Vinnie is a fusion of Great Dane and Pyrenees, already large and moving toward city-size, but when we take a break, and I sit down on a tree trunk, he wants to be so close that he tries to crawl into my lap.
Whenever I stop walking, Cadet, a Shepherd mix with a wolf’s lope and a black mask, will softly approach and tunnel his head between my legs so that I can lean over and cup my hands around it. His tail begins to wag when I begin to coo.
I sit on the ground for Tank, an enormously strong balance between Lab and Pit, and when he has turned this way and that and determined that the space around him is benign, he lets the leash go slack, and he settles next to me and rolls his big head onto my legs.
And Bubbles, an ironically named charcoal Pit who stands legs apart and head up, a sentient chunk of iron, will lean into me, all her weight settling against me, turn her head up to my face, close her eyes and begin to purr with pleasure when I stroke the heavy underside of her jaw.

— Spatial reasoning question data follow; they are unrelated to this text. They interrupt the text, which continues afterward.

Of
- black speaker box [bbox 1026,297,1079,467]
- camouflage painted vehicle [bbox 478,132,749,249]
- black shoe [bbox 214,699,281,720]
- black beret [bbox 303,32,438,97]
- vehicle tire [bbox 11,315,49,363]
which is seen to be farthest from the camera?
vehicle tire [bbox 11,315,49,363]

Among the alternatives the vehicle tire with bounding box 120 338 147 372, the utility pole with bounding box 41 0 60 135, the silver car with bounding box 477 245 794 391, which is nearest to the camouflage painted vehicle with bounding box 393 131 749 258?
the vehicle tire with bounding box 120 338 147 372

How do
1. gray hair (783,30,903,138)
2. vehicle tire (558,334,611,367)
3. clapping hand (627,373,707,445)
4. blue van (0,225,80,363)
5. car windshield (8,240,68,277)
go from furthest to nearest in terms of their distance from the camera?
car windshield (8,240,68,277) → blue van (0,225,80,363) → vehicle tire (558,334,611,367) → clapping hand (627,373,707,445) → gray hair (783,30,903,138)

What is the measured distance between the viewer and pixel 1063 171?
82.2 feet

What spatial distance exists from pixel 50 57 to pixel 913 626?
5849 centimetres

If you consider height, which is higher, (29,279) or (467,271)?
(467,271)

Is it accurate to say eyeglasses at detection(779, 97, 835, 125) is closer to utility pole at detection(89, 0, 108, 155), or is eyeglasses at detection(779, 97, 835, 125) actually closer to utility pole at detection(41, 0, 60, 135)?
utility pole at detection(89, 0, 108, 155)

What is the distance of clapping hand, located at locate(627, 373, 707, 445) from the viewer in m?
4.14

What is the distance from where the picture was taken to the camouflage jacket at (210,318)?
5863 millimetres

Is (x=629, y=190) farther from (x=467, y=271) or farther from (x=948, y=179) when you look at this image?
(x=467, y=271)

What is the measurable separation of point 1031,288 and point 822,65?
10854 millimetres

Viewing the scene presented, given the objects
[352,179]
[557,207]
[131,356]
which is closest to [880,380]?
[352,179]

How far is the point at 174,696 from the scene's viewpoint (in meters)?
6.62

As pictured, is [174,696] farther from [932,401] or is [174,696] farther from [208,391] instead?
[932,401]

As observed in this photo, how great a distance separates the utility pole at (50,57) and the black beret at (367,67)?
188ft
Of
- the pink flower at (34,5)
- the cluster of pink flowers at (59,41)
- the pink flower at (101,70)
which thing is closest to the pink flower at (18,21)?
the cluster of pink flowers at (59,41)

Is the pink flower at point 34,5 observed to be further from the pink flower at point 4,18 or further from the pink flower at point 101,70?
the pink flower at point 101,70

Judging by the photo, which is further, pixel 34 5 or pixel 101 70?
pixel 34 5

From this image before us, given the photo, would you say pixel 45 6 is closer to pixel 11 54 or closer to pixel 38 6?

Forget that grandiose, operatic idea of ‘unconditional love’ sometimes thrown out in sound bites by talking heads on TV dog shows. Dogs cannot speak to us, and so in our loneliness we might imagine a grand, selfless romance. We make of them avatars of our deepest longings and thus miss what they actually do – they perform a service much more real and heartfelt. Most of them accept us in all our shambling imperfections. They acknowledge us. They beguile from us food, shelter, affection and protection, and in return they come to us and with their bodies recognize our own existence in this absolutely precise time and place. They give us the gift of immediacy. They engage our better selves.